Your instructions
Take the entries that begin with the line containing "When you look at the" and end with the line containing "[499,161] → [278,341] → [77,367]". Write them out again with "sandy shore" switched to "beach" and nothing else changed.
* Begin *
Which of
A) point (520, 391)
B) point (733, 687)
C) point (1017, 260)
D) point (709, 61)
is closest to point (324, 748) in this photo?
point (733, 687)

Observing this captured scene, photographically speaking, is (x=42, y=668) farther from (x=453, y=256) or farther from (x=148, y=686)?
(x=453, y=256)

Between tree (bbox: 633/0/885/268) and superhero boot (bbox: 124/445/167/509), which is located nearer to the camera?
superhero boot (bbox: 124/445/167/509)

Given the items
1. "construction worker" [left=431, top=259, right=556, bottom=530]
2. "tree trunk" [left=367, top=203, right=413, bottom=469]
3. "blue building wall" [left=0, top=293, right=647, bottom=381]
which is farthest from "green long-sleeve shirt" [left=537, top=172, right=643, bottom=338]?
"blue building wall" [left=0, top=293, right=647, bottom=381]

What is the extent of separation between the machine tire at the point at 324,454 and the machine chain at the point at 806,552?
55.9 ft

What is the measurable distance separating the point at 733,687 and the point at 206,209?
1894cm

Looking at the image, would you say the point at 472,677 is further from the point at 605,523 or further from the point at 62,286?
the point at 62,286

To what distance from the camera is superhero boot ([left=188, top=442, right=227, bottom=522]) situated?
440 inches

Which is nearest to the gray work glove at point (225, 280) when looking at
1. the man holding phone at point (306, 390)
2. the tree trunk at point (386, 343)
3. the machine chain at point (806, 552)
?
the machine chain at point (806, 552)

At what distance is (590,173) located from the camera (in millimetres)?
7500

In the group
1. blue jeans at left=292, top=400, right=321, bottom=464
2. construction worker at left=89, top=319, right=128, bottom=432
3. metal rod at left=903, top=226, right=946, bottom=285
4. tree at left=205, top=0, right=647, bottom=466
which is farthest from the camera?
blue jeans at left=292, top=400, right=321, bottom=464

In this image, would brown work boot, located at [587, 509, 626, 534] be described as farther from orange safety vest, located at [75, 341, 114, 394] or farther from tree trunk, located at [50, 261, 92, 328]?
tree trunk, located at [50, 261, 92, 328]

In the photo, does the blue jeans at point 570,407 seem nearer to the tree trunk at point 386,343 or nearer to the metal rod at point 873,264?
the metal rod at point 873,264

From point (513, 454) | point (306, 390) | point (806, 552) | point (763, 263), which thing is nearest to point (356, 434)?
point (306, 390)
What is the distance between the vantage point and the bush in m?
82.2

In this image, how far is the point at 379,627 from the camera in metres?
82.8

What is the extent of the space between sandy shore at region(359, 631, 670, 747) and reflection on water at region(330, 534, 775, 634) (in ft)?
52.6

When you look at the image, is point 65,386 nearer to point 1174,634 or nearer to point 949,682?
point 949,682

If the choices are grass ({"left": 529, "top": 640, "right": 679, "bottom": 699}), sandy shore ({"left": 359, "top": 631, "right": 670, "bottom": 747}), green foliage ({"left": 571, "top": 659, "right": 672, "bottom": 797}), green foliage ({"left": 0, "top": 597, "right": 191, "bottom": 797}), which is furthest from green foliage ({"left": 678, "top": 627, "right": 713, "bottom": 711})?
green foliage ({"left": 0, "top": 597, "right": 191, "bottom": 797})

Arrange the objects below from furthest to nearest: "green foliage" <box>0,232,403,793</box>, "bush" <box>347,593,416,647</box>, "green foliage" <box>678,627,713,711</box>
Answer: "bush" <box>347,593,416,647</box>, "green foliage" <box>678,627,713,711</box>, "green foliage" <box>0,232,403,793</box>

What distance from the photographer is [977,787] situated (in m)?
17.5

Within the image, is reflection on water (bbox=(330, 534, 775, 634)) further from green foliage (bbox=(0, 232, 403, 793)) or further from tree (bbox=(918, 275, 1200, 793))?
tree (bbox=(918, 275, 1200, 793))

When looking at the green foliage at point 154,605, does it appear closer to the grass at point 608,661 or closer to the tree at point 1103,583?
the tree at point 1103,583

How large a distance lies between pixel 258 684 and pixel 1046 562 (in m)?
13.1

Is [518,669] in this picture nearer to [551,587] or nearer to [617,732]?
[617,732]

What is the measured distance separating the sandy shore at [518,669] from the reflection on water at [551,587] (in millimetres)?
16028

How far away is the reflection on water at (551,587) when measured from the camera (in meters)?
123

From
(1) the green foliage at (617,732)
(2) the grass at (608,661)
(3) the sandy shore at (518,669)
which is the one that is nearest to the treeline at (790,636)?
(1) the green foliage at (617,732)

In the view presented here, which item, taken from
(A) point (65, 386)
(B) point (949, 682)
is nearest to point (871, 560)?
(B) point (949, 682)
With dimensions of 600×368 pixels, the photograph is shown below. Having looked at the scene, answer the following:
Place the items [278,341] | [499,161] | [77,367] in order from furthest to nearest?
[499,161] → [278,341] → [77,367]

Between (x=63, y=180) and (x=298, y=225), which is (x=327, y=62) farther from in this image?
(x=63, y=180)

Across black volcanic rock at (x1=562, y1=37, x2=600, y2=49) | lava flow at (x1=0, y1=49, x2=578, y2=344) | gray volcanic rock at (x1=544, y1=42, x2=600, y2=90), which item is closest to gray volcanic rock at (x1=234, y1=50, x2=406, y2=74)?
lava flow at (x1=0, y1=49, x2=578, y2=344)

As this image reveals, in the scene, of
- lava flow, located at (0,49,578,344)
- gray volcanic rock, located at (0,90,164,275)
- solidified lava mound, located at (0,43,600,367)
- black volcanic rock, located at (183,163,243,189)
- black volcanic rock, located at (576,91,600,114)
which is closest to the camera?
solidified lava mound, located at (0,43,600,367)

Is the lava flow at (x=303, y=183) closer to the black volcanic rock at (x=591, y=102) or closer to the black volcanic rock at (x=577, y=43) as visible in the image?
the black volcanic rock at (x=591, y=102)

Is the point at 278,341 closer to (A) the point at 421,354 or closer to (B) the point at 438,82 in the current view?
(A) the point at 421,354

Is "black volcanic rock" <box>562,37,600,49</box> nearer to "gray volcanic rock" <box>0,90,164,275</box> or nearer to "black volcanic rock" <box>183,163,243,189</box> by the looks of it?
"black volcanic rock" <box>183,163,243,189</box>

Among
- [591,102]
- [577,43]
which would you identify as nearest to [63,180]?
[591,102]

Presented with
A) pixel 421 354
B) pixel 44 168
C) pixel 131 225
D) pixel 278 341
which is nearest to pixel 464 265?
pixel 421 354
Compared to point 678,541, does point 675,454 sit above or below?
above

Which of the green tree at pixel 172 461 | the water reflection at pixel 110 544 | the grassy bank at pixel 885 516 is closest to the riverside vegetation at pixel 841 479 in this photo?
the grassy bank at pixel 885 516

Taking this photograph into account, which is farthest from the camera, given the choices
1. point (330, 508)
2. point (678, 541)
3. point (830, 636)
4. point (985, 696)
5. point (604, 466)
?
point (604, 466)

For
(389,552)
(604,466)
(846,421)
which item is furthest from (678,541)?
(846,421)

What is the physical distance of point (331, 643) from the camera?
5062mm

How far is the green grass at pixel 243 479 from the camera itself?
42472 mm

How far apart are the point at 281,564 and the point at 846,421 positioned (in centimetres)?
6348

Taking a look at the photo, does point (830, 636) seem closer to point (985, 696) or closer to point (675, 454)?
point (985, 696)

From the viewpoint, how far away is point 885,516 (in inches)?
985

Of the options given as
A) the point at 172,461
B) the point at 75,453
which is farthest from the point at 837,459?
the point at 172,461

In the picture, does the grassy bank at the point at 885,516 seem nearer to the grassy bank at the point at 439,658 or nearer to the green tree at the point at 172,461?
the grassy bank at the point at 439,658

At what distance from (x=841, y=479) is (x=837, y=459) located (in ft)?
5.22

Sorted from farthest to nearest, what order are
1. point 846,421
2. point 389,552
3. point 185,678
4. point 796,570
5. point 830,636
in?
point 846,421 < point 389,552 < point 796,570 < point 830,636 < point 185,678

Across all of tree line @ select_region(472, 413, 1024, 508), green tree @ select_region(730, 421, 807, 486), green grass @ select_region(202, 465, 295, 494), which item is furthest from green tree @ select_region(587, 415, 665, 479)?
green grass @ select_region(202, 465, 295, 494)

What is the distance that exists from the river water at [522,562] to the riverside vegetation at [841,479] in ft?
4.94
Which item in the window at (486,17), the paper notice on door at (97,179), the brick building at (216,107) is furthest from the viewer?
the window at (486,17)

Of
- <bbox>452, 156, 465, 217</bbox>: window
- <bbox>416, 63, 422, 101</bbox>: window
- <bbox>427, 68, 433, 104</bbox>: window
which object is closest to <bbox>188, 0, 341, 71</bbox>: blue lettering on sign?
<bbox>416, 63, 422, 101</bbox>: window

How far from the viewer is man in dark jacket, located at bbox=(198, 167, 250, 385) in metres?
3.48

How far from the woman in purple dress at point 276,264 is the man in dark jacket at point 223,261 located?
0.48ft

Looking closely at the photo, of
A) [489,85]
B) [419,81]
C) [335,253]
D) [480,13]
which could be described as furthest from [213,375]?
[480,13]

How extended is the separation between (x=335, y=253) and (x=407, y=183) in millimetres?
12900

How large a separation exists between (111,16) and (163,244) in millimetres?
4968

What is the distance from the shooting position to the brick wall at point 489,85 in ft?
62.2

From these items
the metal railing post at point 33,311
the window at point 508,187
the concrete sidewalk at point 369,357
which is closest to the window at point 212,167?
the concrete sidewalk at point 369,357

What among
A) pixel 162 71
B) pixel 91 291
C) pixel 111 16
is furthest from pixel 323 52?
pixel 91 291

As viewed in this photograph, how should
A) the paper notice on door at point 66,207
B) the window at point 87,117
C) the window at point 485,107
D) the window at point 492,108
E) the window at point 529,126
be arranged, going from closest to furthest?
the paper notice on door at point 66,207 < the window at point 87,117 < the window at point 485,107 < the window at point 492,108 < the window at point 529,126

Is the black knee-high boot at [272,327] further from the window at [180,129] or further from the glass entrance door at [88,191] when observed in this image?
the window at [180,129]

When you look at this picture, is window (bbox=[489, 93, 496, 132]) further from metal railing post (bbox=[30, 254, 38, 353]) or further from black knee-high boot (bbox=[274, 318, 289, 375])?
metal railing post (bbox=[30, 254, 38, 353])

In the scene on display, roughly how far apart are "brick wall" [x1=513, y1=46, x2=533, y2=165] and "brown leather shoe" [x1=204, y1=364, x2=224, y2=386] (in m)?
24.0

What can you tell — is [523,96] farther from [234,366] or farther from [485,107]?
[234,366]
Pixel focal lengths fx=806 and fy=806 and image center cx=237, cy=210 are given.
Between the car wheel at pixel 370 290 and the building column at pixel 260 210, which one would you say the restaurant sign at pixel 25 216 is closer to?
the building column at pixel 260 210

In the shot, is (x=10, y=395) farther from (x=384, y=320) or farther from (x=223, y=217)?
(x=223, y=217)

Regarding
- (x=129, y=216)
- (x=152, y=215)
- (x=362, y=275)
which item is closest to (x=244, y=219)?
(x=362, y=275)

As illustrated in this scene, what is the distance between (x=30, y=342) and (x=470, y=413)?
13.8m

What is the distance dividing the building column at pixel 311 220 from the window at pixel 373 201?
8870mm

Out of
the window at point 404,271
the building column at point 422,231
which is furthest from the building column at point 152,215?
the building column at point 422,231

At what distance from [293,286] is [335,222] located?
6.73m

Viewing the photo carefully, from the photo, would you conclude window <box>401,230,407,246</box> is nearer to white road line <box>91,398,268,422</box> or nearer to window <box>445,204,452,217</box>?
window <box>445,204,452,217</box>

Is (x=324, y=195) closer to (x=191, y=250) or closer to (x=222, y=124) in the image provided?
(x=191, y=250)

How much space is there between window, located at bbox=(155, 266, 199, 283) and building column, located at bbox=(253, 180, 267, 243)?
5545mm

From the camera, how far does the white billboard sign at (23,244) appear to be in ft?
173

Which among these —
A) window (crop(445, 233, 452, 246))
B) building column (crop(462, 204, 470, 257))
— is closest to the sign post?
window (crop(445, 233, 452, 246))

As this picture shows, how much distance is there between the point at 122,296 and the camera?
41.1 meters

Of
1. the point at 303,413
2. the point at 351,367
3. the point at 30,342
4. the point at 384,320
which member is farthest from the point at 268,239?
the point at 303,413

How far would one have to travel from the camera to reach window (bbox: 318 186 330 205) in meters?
* End *
Task solution
When you look at the image, is point 65,386 nearer to point 1174,634 or nearer to point 949,682?
point 949,682

If the choices are grass ({"left": 529, "top": 640, "right": 679, "bottom": 699}), beach ({"left": 359, "top": 631, "right": 670, "bottom": 747}), green foliage ({"left": 571, "top": 659, "right": 672, "bottom": 797}), green foliage ({"left": 0, "top": 597, "right": 191, "bottom": 797}), which is furthest from green foliage ({"left": 678, "top": 627, "right": 713, "bottom": 711})?
green foliage ({"left": 0, "top": 597, "right": 191, "bottom": 797})

Arrange the objects below from furthest to nearest: "green foliage" <box>0,232,403,793</box>, "bush" <box>347,593,416,647</box>, "green foliage" <box>678,627,713,711</box>
Answer: "bush" <box>347,593,416,647</box>, "green foliage" <box>678,627,713,711</box>, "green foliage" <box>0,232,403,793</box>

What distance from the photographer is [977,787] situated (in m)?
17.5

Within the image, is reflection on water (bbox=(330, 534, 775, 634)) further from green foliage (bbox=(0, 232, 403, 793)) or further from tree (bbox=(918, 275, 1200, 793))?
tree (bbox=(918, 275, 1200, 793))

When looking at the green foliage at point 154,605, does it appear closer to the grass at point 608,661 or closer to the tree at point 1103,583?
the tree at point 1103,583

How large a distance lies between pixel 258 684 and pixel 1046 562 (in m)?
13.1

Is [518,669] in this picture nearer to [551,587] or nearer to [617,732]?
[617,732]

What is the measured distance separating the beach at [518,669] from the reflection on water at [551,587] (in millimetres)?
16028

How far away is the reflection on water at (551,587) when measured from the camera (in meters)?
123

From
(1) the green foliage at (617,732)
(2) the grass at (608,661)
(3) the beach at (518,669)
which is the one that is nearest to the treeline at (790,636)?
(1) the green foliage at (617,732)

In the view presented here, which item, taken from
(A) point (65, 386)
(B) point (949, 682)
is nearest to point (871, 560)?
(B) point (949, 682)
With dimensions of 600×368 pixels, the photograph is shown below. Having looked at the scene, answer the following:
Place the items [278,341] | [499,161] | [77,367] in order from furthest to nearest?
[499,161] → [278,341] → [77,367]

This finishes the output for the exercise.